To overcome the problem, he ordered that new “productivity figures” should be drawn up last year — but the move has backfired as officials are now forced to delay publication to avoid political embarrassment.
At a cabinet committee meeting last March he ordered that the ONS should change the way that key statistics were compiled so that Labour could present a more “credible” story in the run-up to the election.
“The prime minister said it was of fundamental importance that the major investment in public services which the government was making was seen to deliver,” state leaked minutes of the meeting, which was also attended by Gordon Brown and John Prescott.

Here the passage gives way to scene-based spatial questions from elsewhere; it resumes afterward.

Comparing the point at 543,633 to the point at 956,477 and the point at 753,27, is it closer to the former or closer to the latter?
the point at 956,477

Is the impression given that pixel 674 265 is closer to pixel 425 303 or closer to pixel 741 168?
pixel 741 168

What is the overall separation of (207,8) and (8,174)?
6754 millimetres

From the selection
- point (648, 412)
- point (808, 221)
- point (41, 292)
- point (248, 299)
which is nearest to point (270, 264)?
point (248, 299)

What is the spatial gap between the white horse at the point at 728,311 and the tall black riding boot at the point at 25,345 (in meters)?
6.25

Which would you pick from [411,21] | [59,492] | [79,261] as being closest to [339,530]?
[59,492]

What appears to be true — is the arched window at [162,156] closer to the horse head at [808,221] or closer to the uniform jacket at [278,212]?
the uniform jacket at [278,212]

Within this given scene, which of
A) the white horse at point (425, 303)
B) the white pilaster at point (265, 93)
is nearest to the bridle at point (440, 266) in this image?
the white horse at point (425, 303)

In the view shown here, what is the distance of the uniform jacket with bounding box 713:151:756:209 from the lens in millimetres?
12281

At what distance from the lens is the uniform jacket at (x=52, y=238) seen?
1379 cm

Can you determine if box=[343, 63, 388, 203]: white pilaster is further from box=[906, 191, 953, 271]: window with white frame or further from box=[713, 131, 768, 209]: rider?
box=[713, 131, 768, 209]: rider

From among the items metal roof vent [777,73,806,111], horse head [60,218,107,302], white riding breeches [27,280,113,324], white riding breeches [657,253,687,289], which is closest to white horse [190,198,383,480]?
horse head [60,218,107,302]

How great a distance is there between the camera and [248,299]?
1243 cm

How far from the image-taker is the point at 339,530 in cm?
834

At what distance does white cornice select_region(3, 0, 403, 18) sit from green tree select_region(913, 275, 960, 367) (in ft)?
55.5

Blair and other ministers agreed that “departments found it difficult to defend their own figures on performance improvement as, unless they were verified by authoritative, independent sources, they would not be trusted”.
The decision to hold back the new statistics this weekend has sparked Tory claims that Labour is trying to hide the fact that it has not delivered on public services. David Davis, the shadow home secretary, said the Tories would demand the figures were published immediately. “Once again the figures appear to have been fiddled to protect the guilty,” he said.
Total spending on schools, hospitals, police and other public services has risen more than 50% since Labour came to power. NHS spending alone has doubled since 1997 and will have tripled by 2008.
However, officials told Blair in private last year that overall productivity had actually decreased by 10% because of red tape and growing numbers of bureaucrats. Efficiency in the NHS and schools had declined by 15%-20%. As a result, ministers ordered Len Cook, head of the ONS, to help to formulate plans to change the way the figures were drawn up.
Experts believe that the new method of calculating will, when finally published, still show a substantial fall in public sector productivity. They point to initial revised figures on the NHS published last October, which show that productivity fell in every year since Labour came to power, with up to £6 billion being wasted in red tape.
Since then the ONS has been ordered to draw up new figures on schools, the police, the criminal justice system and social services. Cook stated publicly in January that they would be published “by the end of April” and repeated the assurance in a letter to Professor David Rhind, chairman of the Statistics Commission, on January 28.
Cook has since made a U-turn, writing again to Rhind to say their publication will be delayed until after the election.